Bornheim was a separate village until Frankfurt absorbed it in the 1890s. The old village structure survived: a main street, the lanes branching off it, the church at one end, the market square. It then survived the bombing of 1944, the reconstruction of the 1950s and 1960s, and the various waves of redevelopment that remade most of the rest of the city in a different image. What remains is not charming in the way that restored old towns are charming. It is messier, more various, more honestly itself.

What the street contains

Walk Berger Straße on a Saturday morning and you pass through an unplanned sequence of what a working city street can hold. A Turkish bakery near the south end, simit in the window and the smell of sesame in the air. Three independent bookshops in 400 metres. A wine bar that has been in the same spot since the 1980s without visibly updating its approach to interior design. A flower market. Two competing Italian coffee places. A fishmonger. A cheese shop. A hardware store. An organic supermarket that arrived fifteen years ago and was absorbed by the street without any particular fuss.
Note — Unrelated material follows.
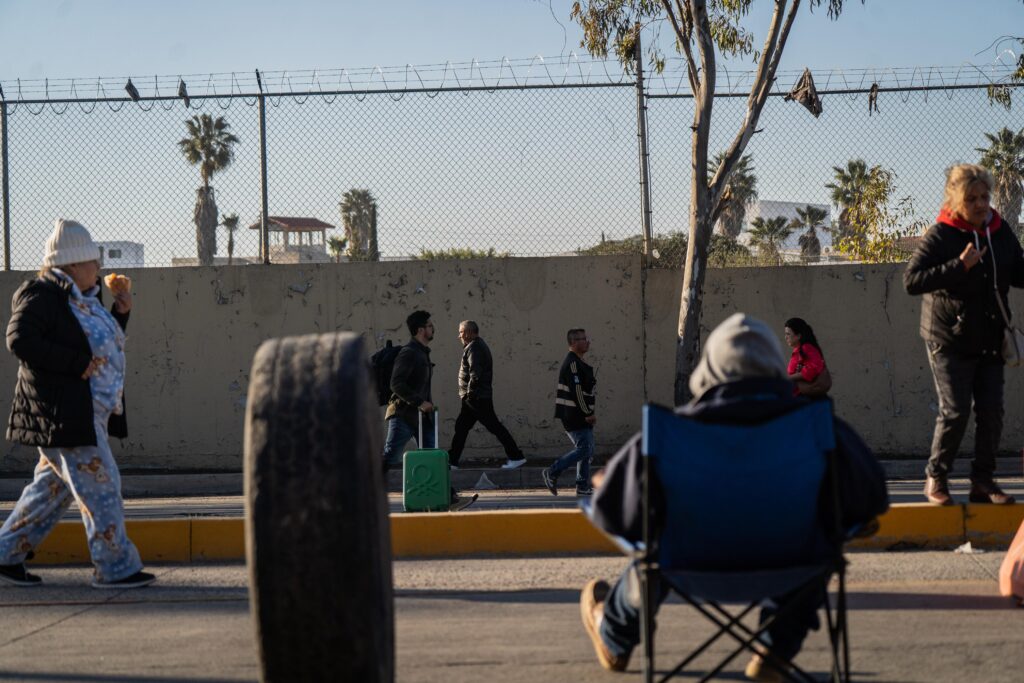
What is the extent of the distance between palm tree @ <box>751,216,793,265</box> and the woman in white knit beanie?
10111 mm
The tram runs through the middle of the road and stops every few hundred metres, which slows traffic to walking pace and turns the whole street into something you cross and recross without thinking. People stand on corners talking. Dogs wait outside shops. Children walk home through the lanes on either side. It is ordinary in the specific way that good urban life is ordinary: functional, inhabited, structured around the people who are actually there rather than the people who might one day be persuaded to visit.

The market

The Bornheimer Wochenmarkt runs on Berger Straße on Tuesdays, Thursdays and Saturdays. Saturday morning is the best time: local vegetables, good cheese, flowers, bread. Arrive before 11am. The cheese stall near the middle is worth finding.

The neighbourhood around it

Bornheim beyond Berger Straße has the same quality of accumulated use. The streets around it, Sandweg and Rotlintstraße and the lanes near the Alt-Bornheim church, contain independent restaurants of a dozen nationalities, bars that fill late, a neighbourhood that has been consistently popular with students and young families for decades without becoming a version of itself aimed at visitors. The equilibrium is fragile and will not hold indefinitely. For the moment it holds.

Maya Göpel makes the point that the places which matter in cities are usually the ones that came into being without being planned as places that matter. They accumulated rather than being designed. Berger Straße accumulated. That is what you can feel walking along it, and it is the thing that is hardest to explain to someone who has not been there.

Getting there

Tram 12 from Konstablerwache runs directly along Berger Straße. From the Innenstadt on foot, walk east along Zeil and through the Nordend. About 15 minutes. The walk through Nordend is itself worth doing, if you have time for it.